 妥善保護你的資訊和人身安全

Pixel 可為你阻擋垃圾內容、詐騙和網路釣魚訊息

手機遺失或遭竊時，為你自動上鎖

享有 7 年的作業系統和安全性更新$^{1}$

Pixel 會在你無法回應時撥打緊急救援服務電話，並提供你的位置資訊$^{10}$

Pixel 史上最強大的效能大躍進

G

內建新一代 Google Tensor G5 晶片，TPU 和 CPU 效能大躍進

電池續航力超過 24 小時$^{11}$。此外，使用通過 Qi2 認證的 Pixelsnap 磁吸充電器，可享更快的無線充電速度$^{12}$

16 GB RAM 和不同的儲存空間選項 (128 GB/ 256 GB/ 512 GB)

--

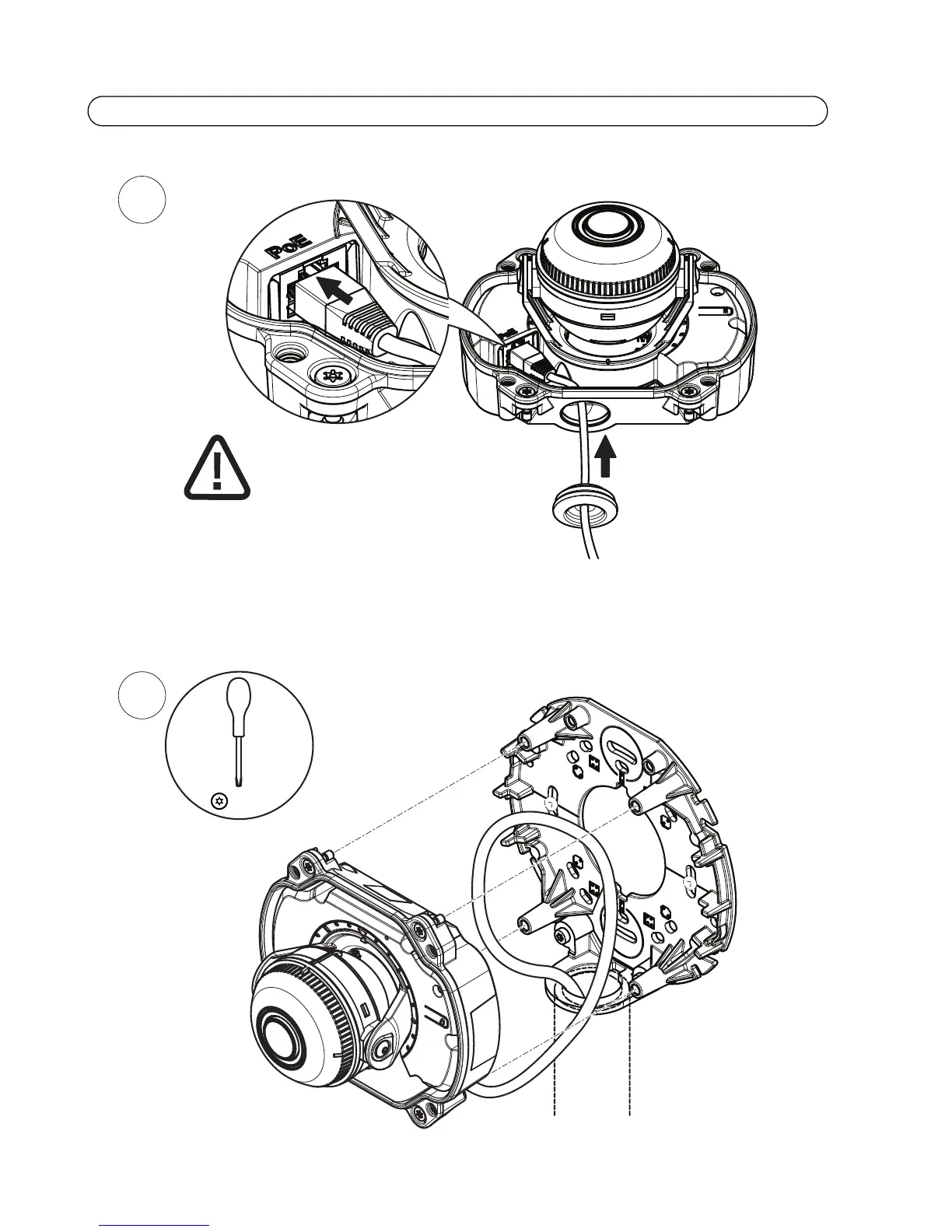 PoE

*What is needed*:
Both the line containing "妥善保護你的資訊和人身安全" and the line containing "16 GB RAM 和不同的儲存空間選項 (128 GB/ 256 GB/ 512 GB)" belong in the answer. Print them and every line above that falls between them exactly, and no others.

*Response below*:
 妥善保護你的資訊和人身安全

Pixel 可為你阻擋垃圾內容、詐騙和網路釣魚訊息

手機遺失或遭竊時，為你自動上鎖

享有 7 年的作業系統和安全性更新$^{1}$

Pixel 會在你無法回應時撥打緊急救援服務電話，並提供你的位置資訊$^{10}$

Pixel 史上最強大的效能大躍進

G

內建新一代 Google Tensor G5 晶片，TPU 和 CPU 效能大躍進

電池續航力超過 24 小時$^{11}$。此外，使用通過 Qi2 認證的 Pixelsnap 磁吸充電器，可享更快的無線充電速度$^{12}$

16 GB RAM 和不同的儲存空間選項 (128 GB/ 256 GB/ 512 GB)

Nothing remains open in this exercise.